Юдо Глум, которому мальчишки один раз кричали вслед «Чудо-Юдо, Жопа-Глум», еще спал, когда за оконным стеклом зародилось осеннее утро. За главным длинным сном, в течение которого в бесчувственном плену пребывали тело и сознание Юдо Глума, последовала серия снов предутренних, коротких, наполненных назойливой чепухой. Вот он во сне принимает душ, вот заканчивает мыться и натягивает трусы (куда девалось вытирание полотенцем?) Провал. И опять — душ. Где-то за шкафом. И тут он обнаруживает рядом с этим шкафом еще и приоткрытую дверь, заглядывает за нее и видит полную женщину, в одежде сидящую к нему спиной на разобранной постели. Он тихо закрывает дверь. Запирается ли она? Да, вот ключ. Заперлась. Почему, собственно, душ прямо в комнате, за шкафом, задается вопросом близкий к пробуждению мозг Юдо Глума.
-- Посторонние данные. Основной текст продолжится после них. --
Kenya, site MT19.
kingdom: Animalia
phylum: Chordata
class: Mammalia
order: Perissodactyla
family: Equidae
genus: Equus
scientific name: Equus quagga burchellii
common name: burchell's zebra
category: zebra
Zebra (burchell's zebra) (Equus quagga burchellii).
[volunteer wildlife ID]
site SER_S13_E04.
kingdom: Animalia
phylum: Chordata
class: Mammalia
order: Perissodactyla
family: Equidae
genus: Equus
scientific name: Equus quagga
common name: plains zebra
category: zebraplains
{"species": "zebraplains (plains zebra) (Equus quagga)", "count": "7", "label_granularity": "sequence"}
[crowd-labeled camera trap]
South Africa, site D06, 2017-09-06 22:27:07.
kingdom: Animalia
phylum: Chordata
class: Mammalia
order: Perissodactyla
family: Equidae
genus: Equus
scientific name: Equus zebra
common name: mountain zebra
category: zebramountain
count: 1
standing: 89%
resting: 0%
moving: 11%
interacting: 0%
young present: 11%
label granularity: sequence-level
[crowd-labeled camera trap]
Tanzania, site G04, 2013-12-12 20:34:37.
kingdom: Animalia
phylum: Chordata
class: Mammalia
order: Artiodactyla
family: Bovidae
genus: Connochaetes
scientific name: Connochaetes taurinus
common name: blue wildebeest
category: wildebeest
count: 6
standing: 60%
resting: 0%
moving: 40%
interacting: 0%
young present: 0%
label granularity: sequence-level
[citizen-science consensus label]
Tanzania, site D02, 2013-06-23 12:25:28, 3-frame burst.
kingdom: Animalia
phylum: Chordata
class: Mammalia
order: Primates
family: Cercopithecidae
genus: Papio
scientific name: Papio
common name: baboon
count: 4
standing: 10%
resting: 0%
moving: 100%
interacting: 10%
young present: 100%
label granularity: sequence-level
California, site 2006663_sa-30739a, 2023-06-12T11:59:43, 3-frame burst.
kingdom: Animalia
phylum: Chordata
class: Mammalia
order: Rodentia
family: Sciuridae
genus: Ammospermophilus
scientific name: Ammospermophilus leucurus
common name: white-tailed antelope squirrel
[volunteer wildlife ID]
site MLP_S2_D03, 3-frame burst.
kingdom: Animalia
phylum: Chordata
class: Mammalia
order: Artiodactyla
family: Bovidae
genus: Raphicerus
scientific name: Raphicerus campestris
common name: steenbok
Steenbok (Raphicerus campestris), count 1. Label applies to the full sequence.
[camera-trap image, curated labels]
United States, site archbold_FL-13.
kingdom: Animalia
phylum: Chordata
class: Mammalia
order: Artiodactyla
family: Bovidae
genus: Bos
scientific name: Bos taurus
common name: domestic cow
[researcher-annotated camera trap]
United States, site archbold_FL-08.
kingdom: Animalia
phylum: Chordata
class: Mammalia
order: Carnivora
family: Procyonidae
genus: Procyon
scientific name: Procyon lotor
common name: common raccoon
Это первыми пробуждаются аналитические свойства его ума. И предыдущий душ был не лучше, вспоминает он теперь, — он принимал его в какой-то другой комнате, около грубого стола. И зачем принимать душ дважды? И почему обе комнаты так убоги и голы, с такой скупой, примитивной мебелью? Это разом, бурей, просыпаются претензии Юдо Глума как к Божественному Творению, так и к делам рук человеческих. Пробуждаются его эстетические установки.

Юдо Глум, кажется, просыпается. По сероватому туману за сомкнутыми веками, по чуть слипшимся и запекшимся губам он догадывается, что наступило утро, и делает попытку сквозь отходящий сон определить (приблизительно) качество предстоящего дня. Он делает это по маятнику настроения, качнувшемуся вяло, словно в киселе.

Скоро, скоро Юдо Глум встанет, примет душ, вытрется пушистым полотенцем, зальет корнфлекс молоком, погладит по плечу через одеяло еще спящую жену и отправится на работу.

Утреннее настроение после вязкого пробуждения — ненадежный компас. Это подтверждается простой случайностью, в результате которой Юдо Глум резко и сильно чихает, будит жену и использует энергию чиха, взрывной волне от которого дает вынести себя из постели. Далее, босой, он идет прямиком к компьютеру, нажимает кнопку с разорванным кружком и вертикальной черточкой в его разрыве, что для компьютера то же самое, что для Юдо Глума чихнуть и вылететь из постели. Далее компьютер и Юдо Глум выполняют утренние процедуры: компьютер гоняет радуги по трубочке, крутит волшебное колечко, играет часиками, двигает и мигает иконками, а Юдо Глум тем временем чистит зубы, бреется и потом принимает душ. Между этими действиями (после чистки зубов и перед бритьем) они еще один раз встречаются, чтобы Юдо Глум ввел секретный код, компьютеру хорошо известный, потому что видел его он уже много раз.

Юдо Глум — прежде всего философ. Вернее, прежде всего он — семьянин, потому что у него есть жена, которая не перестает удивляться его уму. Но сразу после этого он, конечно, — философ. Именно поэтому, заметив, что опустившейся после чиха пяткой он раздавил на полу длинное насекомое, и проявив наблюдательность, Юдо Глум отмечает, что чем меньше раздавленное насекомое, тем меньшего размера муравьи к нему потом приходят на тризну и завтрак после тризны. Из этого факта и этим утром Юдо Глуму не удается извлечь ни глубокой мысли, ни поучительной притчи. Тем не менее Юдо Глум существует и, значит, мыслит и потому сообщает компьютеру новую мысль о том, что основой здорового общества является конформизм. А спасением от скуки правильной жизни в здоровом обществе, в котором полгода ждут зимнего солнцестояния в декабре и полгода летнего солнцестояния в июне, — является искусство. Например, писатель, который, беседуя с нами по телевизору, всегда на удивление скучен и прав, в книге своей срывает твердой рукой одеяла и простыни с собственных родителей; режиссер, даже наедине с собой прикрывающий рот при зевке, в своем же фильме снялся в эпизоде, где ткнул прохожего отверткой в живот. «Зимнее солнцестояние порождает оптимизм, летнее — томление души и дурные предчувствия», — замечает Юдо Глум.

Поскольку жена Юдо Глума уже проснулась, а рассказ еще не закончен, можно предположить, что вот сейчас Юдо Глум поделится с ней своими свежими мыслями. Она удивится им и предложит Юдо Глуму на завтрак яичницу из двух яиц, приготовленную так, как он любит: из одного яйца — болтушка, другое — смотрит в потолок глупейшим желтым глазом.